Essa divisão reflete a questão suscitada por Adorno (1986) acerca da dicotomia entre técnica e humanismo. O autor postula que há um predomínio da prática, orientado à solução de problemas técnicos, os quais seriam mais fáceis do que lidar com conceitos filosóficos e outras abstrações conceituais (ADORNO, 1986). No entanto, pontua que questões relacionadas ao humanismo não deveriam estar restritas apenas a um campo do conhecimento, já que são responsabilidade do conjunto da sociedade. Esta divisão, que remete à intensa divisão do trabalho, é sintomática do distanciamento dos seres-humanos de si mesmos, afetando a possibilidade de fazer experiências.

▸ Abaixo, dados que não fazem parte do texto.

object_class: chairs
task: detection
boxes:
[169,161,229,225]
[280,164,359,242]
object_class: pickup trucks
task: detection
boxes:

Por outro lado, a massiva ampliação das matrículas em EaD, como se pode ver na Figura 2, a seguir, e da estrutura que aprofunda a divisão do trabalho docente, faz com que a dimensão utilitarista da formação ganhe ainda mais preponderância, reafirmando a abstrata divisão entre técnica e humanismo apontada por Adorno. O fato dos CPs também apresentarem esta divisão é significativo da fratura na cultura apontada por Adorno. Também é indicativa da presença da adaptação, reduzindo as capacidades de autorreflexão e crítica social, tão almejadas pelos cursinhos.
O ano de 2018 representou, na série histórica, o ponto de inflexão no total de matrículas das modalidades presencial (com 810.766 matrículas) e EaD (com 817.910 matrículas) nos cursos de Licenciatura do país. Em um ambiente pós-pandêmico, com intenso aumento da EaD, as possibilidades de aprofundamento da divisão entre técnica e humanismo deverão ser ainda maiores.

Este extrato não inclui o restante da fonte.